To do: According to the lecture announcement, which Lutheran theologian will Ashley Moyse draw on in examining transhumanist views of what a human being is?

Excerpt to read:
- - -
FREE PUBLIC EVENT: Ashley Moyse (PhD, Newcastle; John Templeton Foundation Postdoctoral Fellow of Theology and Science at Regent College) will be guest lecturer in Dennis Venema’s “Biology/Biotechnology 390: Science and Christian Theology in Consonance and Dissonance” course at Trinity Western University.
Ashley Moyse (Theology and Science Post-Doc, Regent College)
"Biotechnology & Theology"
Wednesday | 7:00 pm - 8:45 pm | Neufeld Science Centre (Room 148 "Block Hall"), Trinity Western University | Part of Venema's Biology/Biotechnology 390 course at TWU
Biotechnology and Theology: Interrogating Transhumanist Anthropology
Biomedical interventions utilize various technologies as integral means for attenuating hearing loss (cochlear implants), epileptic disorders (intracranial electrodes), and amputation (neurologically controlled robots limbs), for example. For some, such interventions only scratch the surface of what is possible when considering the advent and advance of biotechnology. Charismatic h+ [transhumanist] apologists and researchers have vigorously pursued biotechnologies and related disciplines to determine where and how technology might aid human biology and enhance it, even replacing it when possible. For these individuals, such pursuits might allow us to overcome age-old human problems and the profound limitations of biological evolution. Yet such promise does not mitigate the need to interrogate these thinkers and their respective anthropologies. This paper will do just this. As such, my aim will be to examine the related questions, who and what is a human being? I will do so in conversation with those attentive to the h+ promises and with the Lutheran theologian Dietrich Bonhoeffer. In conclusion, Bonhoeffer’s anthropology (and ethics) might help to guide us toward thinking about what it means to be human in (and even for) the technological age.
Ashley Moyse (PhD, Newcastle) is the John Templeton Foundation Postdoctoral Fellow of Theology and Science at Regent College. He has recently been appointed the McDonald Postdoctoral Fellow in Christian Ethics and Public Life and member of the Faculty of Theology and Religion at the University of Oxford. He will take up this five-year post October 2018.
- - -
Data items:

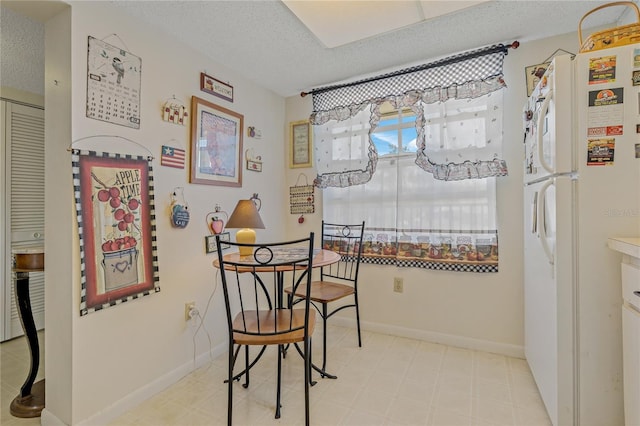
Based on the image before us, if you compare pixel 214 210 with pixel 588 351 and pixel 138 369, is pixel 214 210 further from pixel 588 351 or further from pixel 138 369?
pixel 588 351

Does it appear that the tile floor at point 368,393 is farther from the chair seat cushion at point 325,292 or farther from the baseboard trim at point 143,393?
the chair seat cushion at point 325,292

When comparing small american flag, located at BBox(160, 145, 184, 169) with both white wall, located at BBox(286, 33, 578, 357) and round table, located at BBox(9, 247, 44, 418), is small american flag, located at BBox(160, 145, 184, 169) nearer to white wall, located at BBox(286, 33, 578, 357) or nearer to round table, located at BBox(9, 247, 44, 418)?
round table, located at BBox(9, 247, 44, 418)

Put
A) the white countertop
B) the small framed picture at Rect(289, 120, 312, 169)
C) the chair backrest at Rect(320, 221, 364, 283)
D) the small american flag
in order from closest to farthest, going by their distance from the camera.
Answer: the white countertop → the small american flag → the chair backrest at Rect(320, 221, 364, 283) → the small framed picture at Rect(289, 120, 312, 169)

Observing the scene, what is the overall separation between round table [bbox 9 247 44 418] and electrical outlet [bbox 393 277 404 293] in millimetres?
2358

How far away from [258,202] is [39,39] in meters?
1.79

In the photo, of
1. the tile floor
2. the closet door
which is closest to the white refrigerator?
the tile floor

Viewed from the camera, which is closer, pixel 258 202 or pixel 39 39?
pixel 39 39

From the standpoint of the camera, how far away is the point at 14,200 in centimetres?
265

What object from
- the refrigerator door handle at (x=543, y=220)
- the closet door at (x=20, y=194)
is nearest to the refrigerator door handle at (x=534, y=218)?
the refrigerator door handle at (x=543, y=220)

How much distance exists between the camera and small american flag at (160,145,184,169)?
192cm

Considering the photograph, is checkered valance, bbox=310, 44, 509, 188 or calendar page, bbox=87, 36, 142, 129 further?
checkered valance, bbox=310, 44, 509, 188

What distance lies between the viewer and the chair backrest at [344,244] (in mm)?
2723

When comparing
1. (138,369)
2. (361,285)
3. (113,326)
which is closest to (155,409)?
(138,369)

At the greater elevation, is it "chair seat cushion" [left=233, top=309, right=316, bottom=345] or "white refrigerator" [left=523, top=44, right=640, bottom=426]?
- - -
Completed task: Dietrich Bonhoeffer